Rows taken from a spatial reasoning dataset:
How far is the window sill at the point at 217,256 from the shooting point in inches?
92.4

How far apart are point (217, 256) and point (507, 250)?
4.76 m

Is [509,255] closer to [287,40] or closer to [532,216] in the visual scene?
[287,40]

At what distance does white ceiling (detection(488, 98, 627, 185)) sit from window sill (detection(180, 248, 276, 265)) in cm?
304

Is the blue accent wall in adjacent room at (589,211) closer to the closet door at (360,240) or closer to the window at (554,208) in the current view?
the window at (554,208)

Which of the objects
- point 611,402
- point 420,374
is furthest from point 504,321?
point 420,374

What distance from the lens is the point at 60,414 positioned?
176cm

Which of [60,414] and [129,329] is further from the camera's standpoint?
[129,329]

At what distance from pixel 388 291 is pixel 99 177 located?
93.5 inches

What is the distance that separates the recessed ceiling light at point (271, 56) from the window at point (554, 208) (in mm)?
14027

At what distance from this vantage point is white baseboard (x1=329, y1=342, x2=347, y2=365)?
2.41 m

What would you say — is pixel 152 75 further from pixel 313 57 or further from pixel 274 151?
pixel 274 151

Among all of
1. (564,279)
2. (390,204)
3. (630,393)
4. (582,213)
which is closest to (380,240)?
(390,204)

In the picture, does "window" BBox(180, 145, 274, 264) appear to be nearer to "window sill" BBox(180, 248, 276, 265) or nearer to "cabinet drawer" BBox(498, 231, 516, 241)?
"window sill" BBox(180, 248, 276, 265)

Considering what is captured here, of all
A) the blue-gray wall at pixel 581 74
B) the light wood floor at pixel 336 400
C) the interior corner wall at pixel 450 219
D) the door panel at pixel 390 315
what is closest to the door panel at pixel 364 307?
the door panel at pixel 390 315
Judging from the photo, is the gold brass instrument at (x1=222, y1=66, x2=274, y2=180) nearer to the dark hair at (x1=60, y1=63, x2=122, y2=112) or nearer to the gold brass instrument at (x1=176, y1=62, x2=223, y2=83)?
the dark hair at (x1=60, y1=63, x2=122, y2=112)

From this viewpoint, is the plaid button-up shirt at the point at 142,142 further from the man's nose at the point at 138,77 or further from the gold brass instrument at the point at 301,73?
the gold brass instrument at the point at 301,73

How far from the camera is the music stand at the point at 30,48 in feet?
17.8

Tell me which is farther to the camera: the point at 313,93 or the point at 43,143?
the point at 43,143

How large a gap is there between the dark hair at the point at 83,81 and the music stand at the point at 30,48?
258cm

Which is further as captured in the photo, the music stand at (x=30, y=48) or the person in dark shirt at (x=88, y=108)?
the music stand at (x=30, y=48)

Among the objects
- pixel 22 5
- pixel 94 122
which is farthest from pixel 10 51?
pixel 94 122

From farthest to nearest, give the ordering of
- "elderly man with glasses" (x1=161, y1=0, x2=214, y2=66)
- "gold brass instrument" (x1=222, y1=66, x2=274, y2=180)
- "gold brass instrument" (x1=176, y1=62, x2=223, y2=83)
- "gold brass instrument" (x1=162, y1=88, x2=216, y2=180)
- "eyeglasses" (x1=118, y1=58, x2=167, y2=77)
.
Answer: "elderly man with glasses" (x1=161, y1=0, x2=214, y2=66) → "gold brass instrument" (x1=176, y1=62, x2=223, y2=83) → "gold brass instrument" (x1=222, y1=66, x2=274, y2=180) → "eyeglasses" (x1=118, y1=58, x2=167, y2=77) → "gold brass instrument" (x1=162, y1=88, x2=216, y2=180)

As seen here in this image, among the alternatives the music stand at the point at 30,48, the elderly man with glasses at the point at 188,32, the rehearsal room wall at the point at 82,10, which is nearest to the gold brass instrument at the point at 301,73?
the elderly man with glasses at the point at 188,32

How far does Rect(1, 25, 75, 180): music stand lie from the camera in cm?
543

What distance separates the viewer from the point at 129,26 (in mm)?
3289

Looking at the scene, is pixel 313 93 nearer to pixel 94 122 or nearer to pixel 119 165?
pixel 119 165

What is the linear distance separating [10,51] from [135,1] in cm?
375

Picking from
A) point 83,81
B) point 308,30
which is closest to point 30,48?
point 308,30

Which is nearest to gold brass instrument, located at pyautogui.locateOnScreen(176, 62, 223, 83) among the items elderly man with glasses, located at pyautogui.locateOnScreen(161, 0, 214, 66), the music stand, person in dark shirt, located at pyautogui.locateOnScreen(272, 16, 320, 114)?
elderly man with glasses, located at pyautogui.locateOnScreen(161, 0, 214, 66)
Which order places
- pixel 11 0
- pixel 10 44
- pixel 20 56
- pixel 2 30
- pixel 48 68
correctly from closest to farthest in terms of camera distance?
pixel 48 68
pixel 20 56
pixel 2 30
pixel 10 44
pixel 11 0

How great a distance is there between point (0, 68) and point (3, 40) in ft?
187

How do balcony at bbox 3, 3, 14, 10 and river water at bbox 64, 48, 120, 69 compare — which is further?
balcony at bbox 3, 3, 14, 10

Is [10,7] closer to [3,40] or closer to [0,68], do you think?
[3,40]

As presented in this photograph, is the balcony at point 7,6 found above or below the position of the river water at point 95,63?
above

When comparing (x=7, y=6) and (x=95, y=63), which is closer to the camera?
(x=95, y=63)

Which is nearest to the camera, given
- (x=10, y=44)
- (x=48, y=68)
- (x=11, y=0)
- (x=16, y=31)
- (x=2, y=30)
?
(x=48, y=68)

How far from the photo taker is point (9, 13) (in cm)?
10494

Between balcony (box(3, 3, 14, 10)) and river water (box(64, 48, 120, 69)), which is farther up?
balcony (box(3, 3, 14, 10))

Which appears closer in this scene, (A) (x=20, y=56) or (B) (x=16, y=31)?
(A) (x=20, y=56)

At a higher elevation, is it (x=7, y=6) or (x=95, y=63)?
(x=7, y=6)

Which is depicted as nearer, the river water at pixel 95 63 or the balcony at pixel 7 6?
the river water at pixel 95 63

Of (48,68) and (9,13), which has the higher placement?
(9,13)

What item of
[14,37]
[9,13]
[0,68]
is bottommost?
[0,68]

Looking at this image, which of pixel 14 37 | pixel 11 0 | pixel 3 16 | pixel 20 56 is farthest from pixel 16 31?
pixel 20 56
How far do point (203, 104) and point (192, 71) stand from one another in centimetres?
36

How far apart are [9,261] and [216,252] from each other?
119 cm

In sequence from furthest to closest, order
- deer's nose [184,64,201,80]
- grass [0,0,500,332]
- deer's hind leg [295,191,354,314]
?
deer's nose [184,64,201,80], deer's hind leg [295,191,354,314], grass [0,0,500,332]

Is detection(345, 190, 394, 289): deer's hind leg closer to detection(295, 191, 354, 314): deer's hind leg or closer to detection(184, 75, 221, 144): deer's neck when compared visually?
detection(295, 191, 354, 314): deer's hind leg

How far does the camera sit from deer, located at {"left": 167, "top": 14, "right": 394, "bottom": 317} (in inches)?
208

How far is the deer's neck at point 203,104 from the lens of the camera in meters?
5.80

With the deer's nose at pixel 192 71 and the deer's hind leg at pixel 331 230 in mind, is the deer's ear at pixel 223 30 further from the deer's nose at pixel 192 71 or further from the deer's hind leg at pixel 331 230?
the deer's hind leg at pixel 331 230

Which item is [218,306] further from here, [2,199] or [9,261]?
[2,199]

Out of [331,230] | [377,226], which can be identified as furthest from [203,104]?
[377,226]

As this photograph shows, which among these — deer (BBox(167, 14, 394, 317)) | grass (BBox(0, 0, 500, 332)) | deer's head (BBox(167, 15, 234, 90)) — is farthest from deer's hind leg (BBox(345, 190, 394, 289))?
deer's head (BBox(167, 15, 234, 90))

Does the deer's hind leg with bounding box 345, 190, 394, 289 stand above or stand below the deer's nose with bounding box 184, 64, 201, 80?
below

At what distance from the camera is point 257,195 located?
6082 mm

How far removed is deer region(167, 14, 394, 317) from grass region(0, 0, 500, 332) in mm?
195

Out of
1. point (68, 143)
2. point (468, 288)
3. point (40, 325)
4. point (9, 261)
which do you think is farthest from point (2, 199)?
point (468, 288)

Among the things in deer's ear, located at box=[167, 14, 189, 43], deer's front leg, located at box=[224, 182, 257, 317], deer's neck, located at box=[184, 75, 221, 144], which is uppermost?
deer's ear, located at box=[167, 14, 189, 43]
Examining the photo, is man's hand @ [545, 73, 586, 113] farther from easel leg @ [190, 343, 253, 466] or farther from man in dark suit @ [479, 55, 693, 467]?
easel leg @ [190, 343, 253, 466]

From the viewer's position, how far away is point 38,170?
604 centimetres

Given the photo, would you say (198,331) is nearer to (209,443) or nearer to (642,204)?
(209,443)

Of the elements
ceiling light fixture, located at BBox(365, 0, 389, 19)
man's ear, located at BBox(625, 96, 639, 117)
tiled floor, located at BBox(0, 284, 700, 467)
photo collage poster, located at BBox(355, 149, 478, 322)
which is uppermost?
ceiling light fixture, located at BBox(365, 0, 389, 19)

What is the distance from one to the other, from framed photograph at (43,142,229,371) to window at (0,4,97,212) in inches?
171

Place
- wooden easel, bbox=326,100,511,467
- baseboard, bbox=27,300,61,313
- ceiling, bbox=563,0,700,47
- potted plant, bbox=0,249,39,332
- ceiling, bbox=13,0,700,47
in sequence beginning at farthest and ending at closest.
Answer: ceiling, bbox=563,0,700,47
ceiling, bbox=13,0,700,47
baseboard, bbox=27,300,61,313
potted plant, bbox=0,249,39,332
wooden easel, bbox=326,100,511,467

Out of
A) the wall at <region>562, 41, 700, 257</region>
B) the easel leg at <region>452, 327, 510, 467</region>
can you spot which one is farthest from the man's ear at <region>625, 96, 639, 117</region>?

WHAT THE TASK REQUIRES: Please gather every line in the entries above that contains the word "closest". Case counts.

OUTPUT FOR THIS TASK:
which is closest to (380,240)?
what is closest to the door panel at pixel 364 307?
which is closest to point 30,48?
correctly from closest to farthest in terms of camera distance?
In sequence from furthest to closest, order
in sequence beginning at farthest and ending at closest.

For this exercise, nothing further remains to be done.